In our group we struggle with estimation. Improving a search engine, many stories has deep technical complexity. There is always hard performance requirements and there is no telling how a specific algorithm change or new optimization will affect other parts in the domain. So there is always very high risk of estimation being wrong.
We use spikes and prototypes, but still not enough.
Do you have any good advice on this?
Thank you
> We use spikes and prototypes, but still not enough.
Why aren't they enough? There's no constraint on how deep you can take a spike during refinement, so why can't you use them to get the information you need in order to estimate?
If you can't tell "how a specific algorithm change or new optimization will affect other parts in the domain", then is the environment in which you conduct spikes of sufficient quality? From what you say, it sounds as though it is not (or insufficiently) prod-equivalent.
Thank you for your answer!
Well, a specific impact on performance only occurs after implementing the modifications. For example, the same data abstraction/optimization layer is used for many kinds of operations. If they modify this part because of a request of one operation, another one can slow down. The group knows that it might slow down, but it is just a feeling, and the "something will always go wrong" experience.
Spike seem not to be enough to measure this effect.
It sounds to me as though the spike environment is not sufficiently prod-equivalent to be fit for purpose. If the team intend to use spikes as part of their refinement and estimating process, then that situation will need to be remedied.
Remember that if the team can't estimate a piece of work then it cannot form part of their Sprint commitment.

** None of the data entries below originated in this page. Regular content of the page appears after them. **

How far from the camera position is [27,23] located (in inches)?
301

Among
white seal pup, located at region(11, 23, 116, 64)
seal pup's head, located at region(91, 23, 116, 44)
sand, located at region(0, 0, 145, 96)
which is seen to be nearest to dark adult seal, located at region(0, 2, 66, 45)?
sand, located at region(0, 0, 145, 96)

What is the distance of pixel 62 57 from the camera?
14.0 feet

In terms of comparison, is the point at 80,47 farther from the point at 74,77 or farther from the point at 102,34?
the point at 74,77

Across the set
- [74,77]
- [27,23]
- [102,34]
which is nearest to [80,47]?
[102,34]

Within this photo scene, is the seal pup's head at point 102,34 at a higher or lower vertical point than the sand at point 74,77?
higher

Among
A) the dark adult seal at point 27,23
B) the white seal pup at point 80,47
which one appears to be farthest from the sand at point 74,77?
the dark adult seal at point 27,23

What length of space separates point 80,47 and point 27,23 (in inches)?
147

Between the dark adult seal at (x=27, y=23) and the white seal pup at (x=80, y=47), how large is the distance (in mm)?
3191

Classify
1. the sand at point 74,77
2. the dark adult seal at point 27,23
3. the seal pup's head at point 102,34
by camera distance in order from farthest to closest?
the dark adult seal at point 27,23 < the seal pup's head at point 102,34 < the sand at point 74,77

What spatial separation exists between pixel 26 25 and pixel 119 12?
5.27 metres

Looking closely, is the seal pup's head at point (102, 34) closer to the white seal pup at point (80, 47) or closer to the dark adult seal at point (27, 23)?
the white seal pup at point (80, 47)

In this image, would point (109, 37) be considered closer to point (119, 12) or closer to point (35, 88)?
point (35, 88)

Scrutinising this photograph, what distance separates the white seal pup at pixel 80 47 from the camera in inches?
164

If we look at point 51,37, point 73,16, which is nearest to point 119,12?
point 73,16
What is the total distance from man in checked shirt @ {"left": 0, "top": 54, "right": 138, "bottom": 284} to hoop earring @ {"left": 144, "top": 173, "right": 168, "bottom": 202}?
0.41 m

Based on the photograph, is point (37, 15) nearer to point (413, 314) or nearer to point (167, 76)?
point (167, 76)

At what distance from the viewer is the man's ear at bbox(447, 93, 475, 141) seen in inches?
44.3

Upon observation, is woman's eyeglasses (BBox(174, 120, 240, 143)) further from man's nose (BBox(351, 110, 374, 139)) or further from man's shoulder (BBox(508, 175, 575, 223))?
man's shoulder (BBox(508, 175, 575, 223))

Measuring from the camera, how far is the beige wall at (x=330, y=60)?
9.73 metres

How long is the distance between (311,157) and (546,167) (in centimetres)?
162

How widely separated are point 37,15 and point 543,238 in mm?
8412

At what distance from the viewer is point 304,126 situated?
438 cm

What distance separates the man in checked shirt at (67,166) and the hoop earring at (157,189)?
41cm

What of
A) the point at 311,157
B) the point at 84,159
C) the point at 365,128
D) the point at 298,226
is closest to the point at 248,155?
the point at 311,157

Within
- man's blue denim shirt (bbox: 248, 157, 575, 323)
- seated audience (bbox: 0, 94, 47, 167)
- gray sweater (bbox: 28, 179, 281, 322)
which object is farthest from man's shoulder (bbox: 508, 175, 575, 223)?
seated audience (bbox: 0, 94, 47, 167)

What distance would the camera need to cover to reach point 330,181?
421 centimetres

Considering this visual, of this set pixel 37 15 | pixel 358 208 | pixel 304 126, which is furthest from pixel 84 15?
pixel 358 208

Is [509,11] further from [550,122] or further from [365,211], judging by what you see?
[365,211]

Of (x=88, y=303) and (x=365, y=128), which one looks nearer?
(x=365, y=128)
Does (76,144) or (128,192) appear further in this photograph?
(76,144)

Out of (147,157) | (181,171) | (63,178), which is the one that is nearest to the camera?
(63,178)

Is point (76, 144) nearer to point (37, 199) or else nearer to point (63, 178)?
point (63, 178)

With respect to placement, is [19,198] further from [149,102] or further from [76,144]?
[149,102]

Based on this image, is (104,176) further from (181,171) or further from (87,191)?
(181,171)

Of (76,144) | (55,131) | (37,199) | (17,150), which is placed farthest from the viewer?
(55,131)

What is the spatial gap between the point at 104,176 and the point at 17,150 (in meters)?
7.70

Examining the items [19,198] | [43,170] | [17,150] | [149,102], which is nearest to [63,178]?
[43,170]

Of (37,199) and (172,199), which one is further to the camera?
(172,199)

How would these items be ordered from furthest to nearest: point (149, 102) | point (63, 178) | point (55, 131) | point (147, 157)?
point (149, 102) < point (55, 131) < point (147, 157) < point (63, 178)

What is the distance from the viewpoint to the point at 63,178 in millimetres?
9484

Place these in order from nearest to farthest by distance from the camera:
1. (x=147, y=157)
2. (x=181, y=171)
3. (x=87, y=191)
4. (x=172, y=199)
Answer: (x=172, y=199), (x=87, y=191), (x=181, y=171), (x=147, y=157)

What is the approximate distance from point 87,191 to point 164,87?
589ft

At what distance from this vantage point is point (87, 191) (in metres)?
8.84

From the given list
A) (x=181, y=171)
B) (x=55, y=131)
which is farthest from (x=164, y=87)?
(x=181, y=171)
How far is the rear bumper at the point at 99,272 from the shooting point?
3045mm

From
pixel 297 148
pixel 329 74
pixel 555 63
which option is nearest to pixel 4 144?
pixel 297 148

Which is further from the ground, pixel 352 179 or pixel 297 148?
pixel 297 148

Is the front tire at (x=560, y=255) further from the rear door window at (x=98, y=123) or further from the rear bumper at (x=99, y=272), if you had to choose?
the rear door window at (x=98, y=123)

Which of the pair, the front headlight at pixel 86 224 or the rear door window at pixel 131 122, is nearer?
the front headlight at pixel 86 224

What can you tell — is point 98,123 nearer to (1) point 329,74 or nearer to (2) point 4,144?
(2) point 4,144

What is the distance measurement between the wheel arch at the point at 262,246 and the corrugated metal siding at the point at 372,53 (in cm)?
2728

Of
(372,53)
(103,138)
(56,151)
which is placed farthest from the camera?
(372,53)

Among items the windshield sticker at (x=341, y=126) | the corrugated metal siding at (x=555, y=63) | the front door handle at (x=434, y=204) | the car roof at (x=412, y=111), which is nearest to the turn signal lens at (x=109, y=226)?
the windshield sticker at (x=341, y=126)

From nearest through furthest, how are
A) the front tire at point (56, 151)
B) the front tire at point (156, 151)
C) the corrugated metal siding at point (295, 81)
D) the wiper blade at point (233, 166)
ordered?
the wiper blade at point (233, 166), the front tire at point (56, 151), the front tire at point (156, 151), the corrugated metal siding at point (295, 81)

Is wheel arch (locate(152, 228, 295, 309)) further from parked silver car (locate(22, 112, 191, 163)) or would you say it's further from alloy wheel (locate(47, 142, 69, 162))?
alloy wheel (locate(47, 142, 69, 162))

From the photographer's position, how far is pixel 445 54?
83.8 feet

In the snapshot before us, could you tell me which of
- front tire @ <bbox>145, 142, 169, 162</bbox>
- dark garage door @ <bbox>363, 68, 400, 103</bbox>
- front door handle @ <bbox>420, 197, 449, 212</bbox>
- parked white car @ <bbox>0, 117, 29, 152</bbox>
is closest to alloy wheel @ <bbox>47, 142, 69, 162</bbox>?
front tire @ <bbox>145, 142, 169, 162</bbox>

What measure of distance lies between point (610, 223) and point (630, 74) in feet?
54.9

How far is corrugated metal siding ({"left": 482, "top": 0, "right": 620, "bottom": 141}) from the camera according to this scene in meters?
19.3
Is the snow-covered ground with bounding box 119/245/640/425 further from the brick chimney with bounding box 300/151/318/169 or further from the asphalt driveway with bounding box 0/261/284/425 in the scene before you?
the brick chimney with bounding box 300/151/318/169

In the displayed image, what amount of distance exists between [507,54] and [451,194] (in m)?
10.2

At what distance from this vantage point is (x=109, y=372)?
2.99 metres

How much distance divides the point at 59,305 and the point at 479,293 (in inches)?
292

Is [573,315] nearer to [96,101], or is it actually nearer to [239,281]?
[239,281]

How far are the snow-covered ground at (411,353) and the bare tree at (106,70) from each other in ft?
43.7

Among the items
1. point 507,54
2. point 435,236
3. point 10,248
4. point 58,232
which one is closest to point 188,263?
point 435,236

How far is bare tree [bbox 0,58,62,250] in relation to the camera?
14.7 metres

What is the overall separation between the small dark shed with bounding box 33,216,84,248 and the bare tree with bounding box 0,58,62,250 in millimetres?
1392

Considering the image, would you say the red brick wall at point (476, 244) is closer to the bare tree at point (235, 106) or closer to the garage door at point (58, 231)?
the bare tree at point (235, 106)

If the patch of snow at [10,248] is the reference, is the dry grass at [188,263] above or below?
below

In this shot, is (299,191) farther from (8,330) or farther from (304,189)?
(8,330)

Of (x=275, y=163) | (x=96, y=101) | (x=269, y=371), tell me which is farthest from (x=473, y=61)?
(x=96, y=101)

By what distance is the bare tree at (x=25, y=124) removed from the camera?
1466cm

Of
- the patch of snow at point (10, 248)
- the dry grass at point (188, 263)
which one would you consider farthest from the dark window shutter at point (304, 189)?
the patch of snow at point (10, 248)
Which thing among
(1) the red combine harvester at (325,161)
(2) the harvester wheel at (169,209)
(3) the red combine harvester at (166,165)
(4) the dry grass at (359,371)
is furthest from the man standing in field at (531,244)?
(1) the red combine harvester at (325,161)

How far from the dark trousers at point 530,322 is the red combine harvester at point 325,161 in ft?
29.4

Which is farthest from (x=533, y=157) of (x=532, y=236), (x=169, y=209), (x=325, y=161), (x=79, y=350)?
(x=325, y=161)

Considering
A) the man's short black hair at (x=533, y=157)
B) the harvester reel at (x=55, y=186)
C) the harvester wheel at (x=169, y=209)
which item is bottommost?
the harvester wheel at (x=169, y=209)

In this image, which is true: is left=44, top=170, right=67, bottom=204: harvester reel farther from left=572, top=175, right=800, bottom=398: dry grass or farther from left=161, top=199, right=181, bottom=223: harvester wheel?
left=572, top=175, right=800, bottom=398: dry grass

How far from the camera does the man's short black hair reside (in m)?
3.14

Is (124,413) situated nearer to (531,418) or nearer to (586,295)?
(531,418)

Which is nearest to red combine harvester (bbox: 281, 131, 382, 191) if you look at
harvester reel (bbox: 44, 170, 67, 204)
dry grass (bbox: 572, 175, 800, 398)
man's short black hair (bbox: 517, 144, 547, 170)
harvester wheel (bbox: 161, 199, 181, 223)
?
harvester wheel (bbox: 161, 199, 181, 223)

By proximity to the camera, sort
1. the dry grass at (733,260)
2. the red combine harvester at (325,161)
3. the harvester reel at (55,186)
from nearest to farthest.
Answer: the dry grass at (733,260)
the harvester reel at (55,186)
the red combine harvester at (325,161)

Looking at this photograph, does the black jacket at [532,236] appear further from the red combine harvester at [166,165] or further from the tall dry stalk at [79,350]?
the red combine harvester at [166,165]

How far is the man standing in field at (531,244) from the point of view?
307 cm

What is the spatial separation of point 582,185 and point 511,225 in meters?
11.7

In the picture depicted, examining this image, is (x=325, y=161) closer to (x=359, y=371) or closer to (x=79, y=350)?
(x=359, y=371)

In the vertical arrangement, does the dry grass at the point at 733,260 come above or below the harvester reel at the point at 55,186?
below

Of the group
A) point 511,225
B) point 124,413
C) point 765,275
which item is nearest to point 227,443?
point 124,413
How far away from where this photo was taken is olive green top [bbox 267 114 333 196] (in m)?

In Scrum, a Development Team are under no obligation to accept any work, and plan it into their Sprint Backlog, if they are uncomfortable making a forecast for its delivery.
Plan the work that is needed to get to the estimation level you need as a deliverable in the sprint(s) ahead. That is a worthwhile deliverable within a solid engineering process.
Nice answer, Ian.
It strikes me that the development team might be light on a specific skill, if their work keeps failing the same part of the definition of done: "hard performance requirements." How do they feel? Have you asked the developers how they want to solve this problem? How many of them have encountered this sort of problem on other products? Does this seem normal? I assume that they are able to resolve the issue each time; do they think it is ok to deliver the work not DONE and then fix it? Do they realize the definition of done for this product includes those performance requirements? Get them talking and see where it goes.
Thank you for your valuable insights.
Zoltan, to go back to the original question. Have you asked the team what value there is in estimating the stories? Are the estimates used to change priorities? Based on the estimates, have you ever decided not to implement a story?
Posted By Fredrik Vestin on 03 Jan 2017 02:22 PM
Zoltan, to go back to the original question. Have you asked the team what value there is in estimating the stories? Are the estimates used to change priorities? Based on the estimates, have you ever decided not to implement a story?
They do not see too much value in estimates. They see it as something the PO needs to be able to plan releases and make priority decisions.
I'm quite new in the group (6 weeks so far), but it seems to me that yes and yes are the remaining answers :)
> They do not see too much value in estimates. They see it as something
> the PO needs to be able to plan releases and make priority decisions.
What about for their own Sprint Planning purposes, when it comes to deciding how much work they can take on? How are they currently making this assessment?